Meta CEO Mark Zuckerberg’s “year of efficiency” – and the company’s financial results – caught the attention of CEOs everywhere, and two years later companies in all industries continue to reduce headcount and slow hiring, leading to fears of a “frozen” labor market and decreased demand for recruiters.
This behavior echoes recent economic downturns, such as the dot-com crash in the early 2000s and the Great Recession in 2008. The big difference this time is that we are not in a recession – corporate profits remain robust. In the third quarter of 2024, U.S. corporate profits reached $3.1 trillion, a huge increase from $2.2 trillion in 2019.
The US economy has been resilient so far this year, even with all of the tariff chaos, but what will happen when we do slide into the next recession? We can’t be sure, but it’s likely that further belt-tightening will further contract the talent acquisition profession. Or possibly all the current efficiency-chasing could mean that companies are running lean, and have little room for further cuts.
AI: The elephant in the room
Contrary to fears of AI replacing recruiters entirely, the reality is more nuanced. Recruiters who leverage AI tools for tasks like sourcing, screening, and scheduling are becoming significantly more efficient than those who don’t. As AI technologies continue to advance and agentic AI becomes more widely used, this efficiency gap will widen.
This is part of a broader shift affecting white-collar workers. AI is beginning to impact knowledge-based roles in a way that is eerily similar to how automation affected manufacturing jobs over the last few decades.

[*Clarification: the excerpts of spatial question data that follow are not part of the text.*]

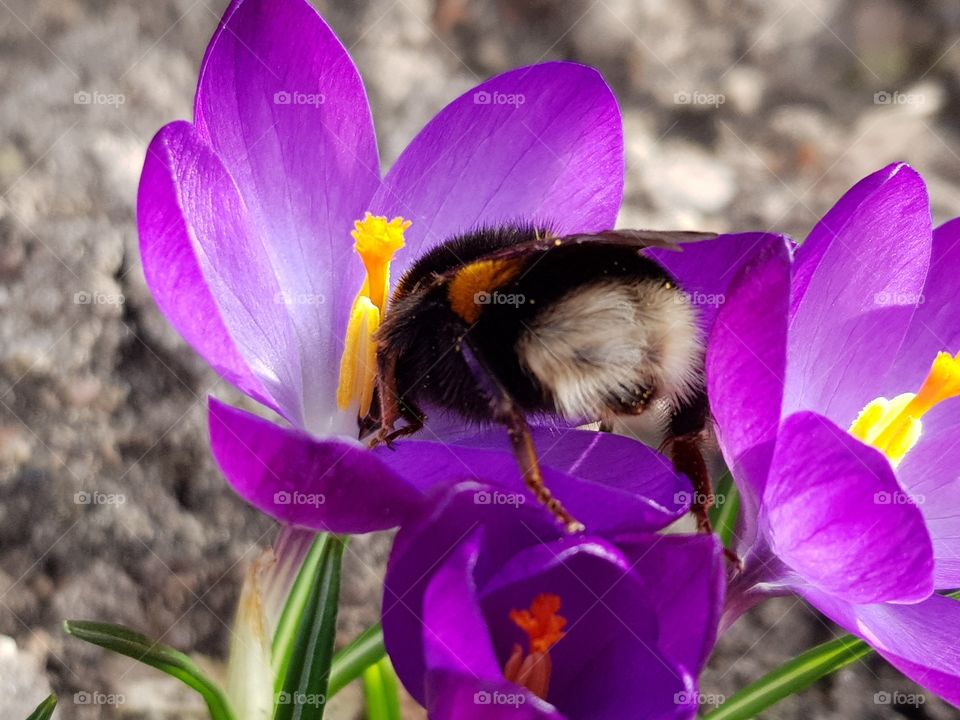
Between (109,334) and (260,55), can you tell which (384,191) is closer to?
(260,55)

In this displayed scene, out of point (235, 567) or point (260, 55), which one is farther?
point (235, 567)

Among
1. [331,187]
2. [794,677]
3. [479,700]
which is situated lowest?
[794,677]

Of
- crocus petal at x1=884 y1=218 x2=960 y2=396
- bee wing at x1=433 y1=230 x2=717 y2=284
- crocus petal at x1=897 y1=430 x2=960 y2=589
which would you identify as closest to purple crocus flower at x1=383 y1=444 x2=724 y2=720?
bee wing at x1=433 y1=230 x2=717 y2=284

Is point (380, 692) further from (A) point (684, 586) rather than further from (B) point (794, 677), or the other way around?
(A) point (684, 586)

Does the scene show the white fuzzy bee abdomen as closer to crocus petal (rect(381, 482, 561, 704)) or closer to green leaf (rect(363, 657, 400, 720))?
crocus petal (rect(381, 482, 561, 704))

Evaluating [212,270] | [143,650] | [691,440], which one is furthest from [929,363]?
[143,650]

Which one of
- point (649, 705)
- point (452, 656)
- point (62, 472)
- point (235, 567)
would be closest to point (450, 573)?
point (452, 656)
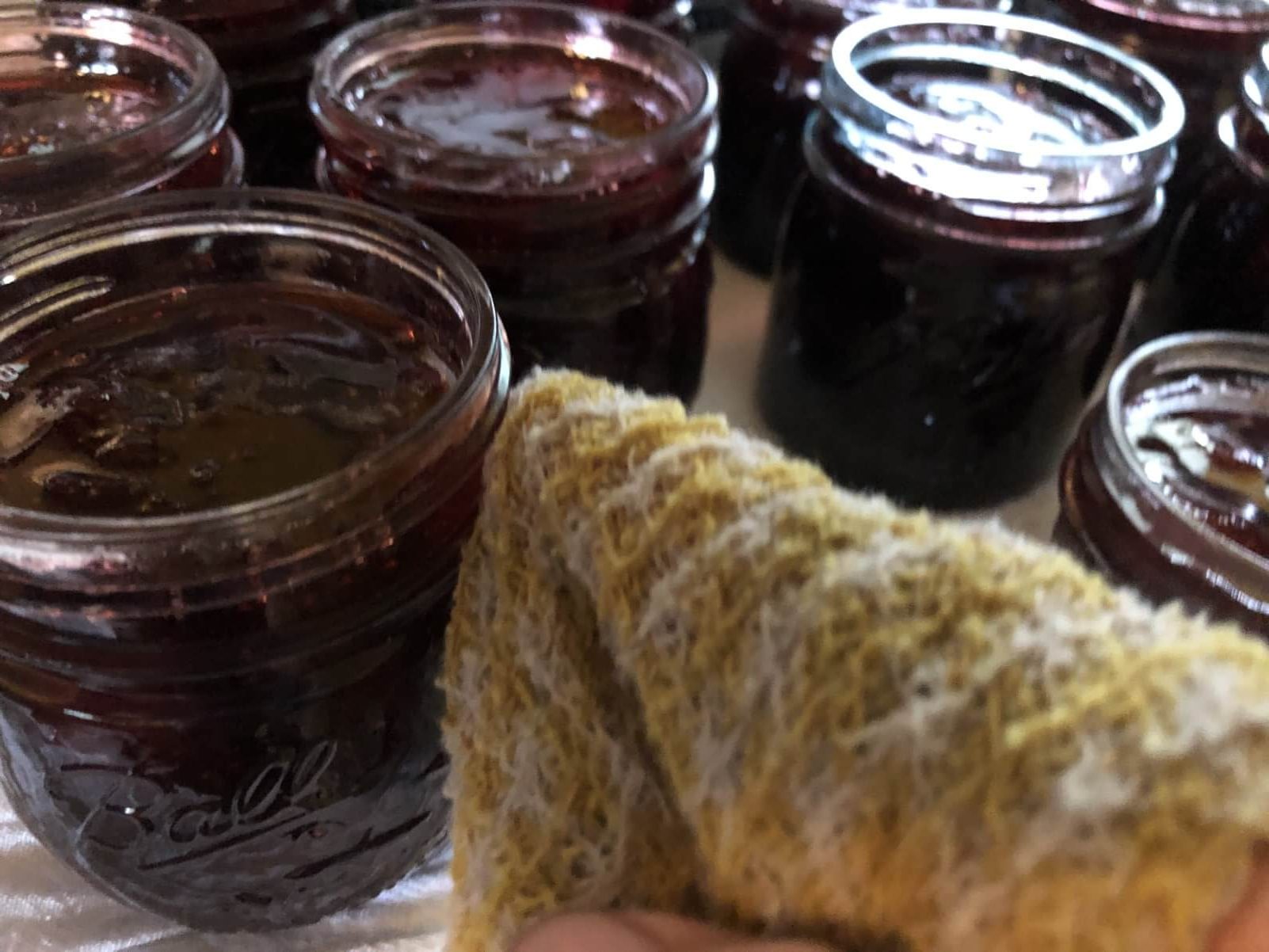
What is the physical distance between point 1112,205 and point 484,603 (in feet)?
1.16

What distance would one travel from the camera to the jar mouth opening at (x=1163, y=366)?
0.38 metres

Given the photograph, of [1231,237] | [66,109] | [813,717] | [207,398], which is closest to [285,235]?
[207,398]

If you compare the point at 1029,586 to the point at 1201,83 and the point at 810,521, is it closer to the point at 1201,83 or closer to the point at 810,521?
the point at 810,521

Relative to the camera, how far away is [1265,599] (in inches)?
13.1

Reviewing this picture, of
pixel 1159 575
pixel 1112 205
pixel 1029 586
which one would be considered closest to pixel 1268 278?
pixel 1112 205

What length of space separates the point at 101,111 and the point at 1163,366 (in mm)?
487

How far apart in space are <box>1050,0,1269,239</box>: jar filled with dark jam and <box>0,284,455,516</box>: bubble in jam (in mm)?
499

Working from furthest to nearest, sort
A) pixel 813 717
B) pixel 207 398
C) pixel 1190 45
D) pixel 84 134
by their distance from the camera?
pixel 1190 45 < pixel 84 134 < pixel 207 398 < pixel 813 717

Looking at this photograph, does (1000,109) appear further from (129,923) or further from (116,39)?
(129,923)

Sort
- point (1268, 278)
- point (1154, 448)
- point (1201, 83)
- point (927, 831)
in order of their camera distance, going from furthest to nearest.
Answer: point (1201, 83), point (1268, 278), point (1154, 448), point (927, 831)

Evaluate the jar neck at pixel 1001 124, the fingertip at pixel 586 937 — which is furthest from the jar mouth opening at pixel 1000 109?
the fingertip at pixel 586 937

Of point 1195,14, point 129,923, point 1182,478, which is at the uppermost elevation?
point 1195,14

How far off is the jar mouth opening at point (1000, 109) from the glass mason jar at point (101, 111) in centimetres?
29

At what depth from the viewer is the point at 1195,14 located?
2.10 feet
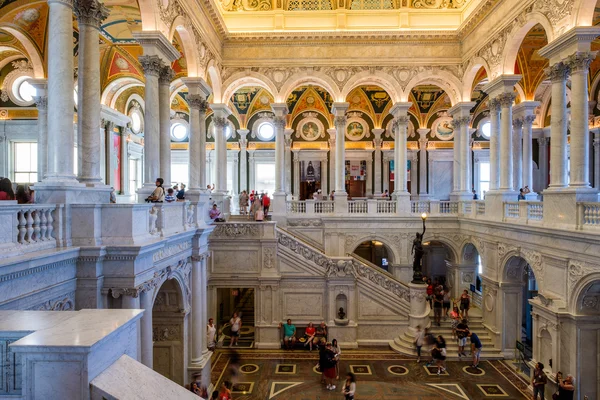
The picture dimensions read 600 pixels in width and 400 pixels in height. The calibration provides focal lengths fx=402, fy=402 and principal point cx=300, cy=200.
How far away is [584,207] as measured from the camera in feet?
35.6

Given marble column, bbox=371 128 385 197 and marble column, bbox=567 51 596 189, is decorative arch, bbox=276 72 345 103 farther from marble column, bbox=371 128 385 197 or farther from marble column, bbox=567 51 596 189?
marble column, bbox=567 51 596 189

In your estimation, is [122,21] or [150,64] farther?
[122,21]

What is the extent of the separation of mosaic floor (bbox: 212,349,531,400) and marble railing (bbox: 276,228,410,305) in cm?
262

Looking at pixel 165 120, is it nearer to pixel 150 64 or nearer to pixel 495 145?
pixel 150 64

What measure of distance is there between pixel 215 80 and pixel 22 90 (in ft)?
30.5

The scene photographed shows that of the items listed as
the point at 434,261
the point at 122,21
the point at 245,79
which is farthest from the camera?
the point at 434,261

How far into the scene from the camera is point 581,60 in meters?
11.8

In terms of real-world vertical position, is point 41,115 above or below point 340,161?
above

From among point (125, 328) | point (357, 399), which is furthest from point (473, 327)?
point (125, 328)

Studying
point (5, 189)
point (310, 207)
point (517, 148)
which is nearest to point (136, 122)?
point (310, 207)

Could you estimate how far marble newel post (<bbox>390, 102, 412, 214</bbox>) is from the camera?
65.6 ft

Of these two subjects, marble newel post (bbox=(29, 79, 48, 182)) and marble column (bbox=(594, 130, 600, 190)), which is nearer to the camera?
marble newel post (bbox=(29, 79, 48, 182))

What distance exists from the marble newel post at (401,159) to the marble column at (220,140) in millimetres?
8773

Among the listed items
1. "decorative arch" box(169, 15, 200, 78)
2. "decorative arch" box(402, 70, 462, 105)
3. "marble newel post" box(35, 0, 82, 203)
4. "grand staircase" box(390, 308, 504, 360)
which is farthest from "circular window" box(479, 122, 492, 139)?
"marble newel post" box(35, 0, 82, 203)
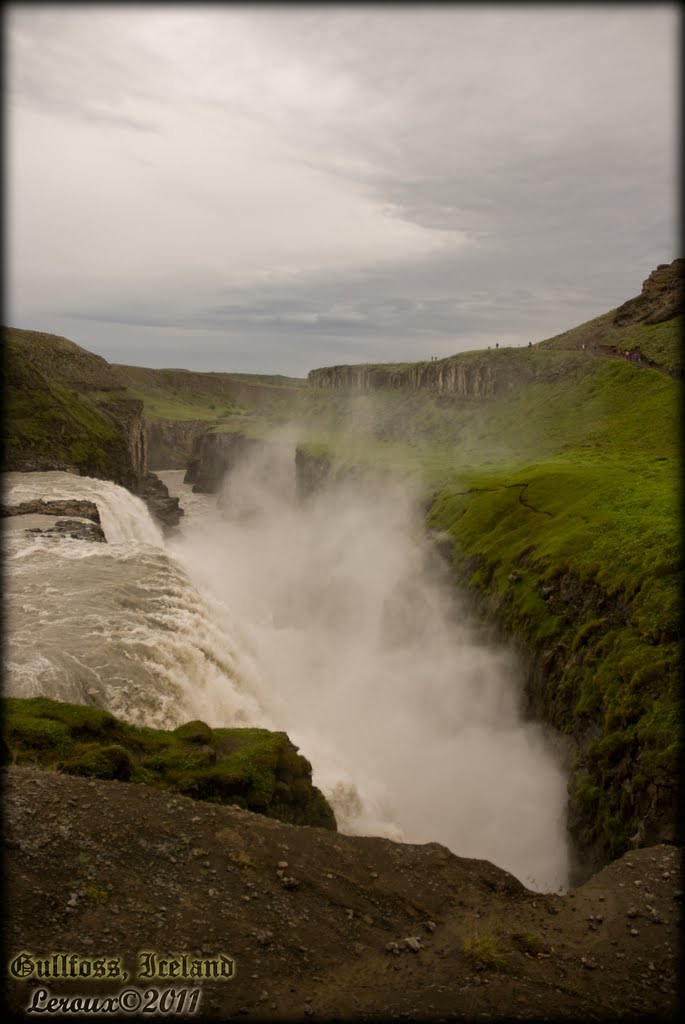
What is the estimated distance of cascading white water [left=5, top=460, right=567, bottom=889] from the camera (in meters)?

Economist David Autor has written that AI has the potential to either commodify expertise by automating complex tasks or enhance it by complementing human skills, and that a lot depends on the intent with which it is designed.
I don’t believe that AI will replace the recruiting function completely. But as AI tools become more prevalent, the demand for traditional recruiting roles may decline, as the TA professionals that embrace the new technologies outperform those who don’t adapt.
Gradually, then suddenly
While the cyclical pressures are temporary, the structural changes driven by AI are already beginning to reshape the talent acquisition profession. For all the hype, these changes have been hard to see so far, but big changes sometimes happen gradually, then suddenly. AI adoption is widespread in society, and it’s only a matter of time before that impacts the way we work.
After economic downturns, companies have historically rebuilt their recruiting teams. However, with AI enabling smaller teams to handle larger workloads efficiently, organizations simply won’t need to return to previous staffing levels.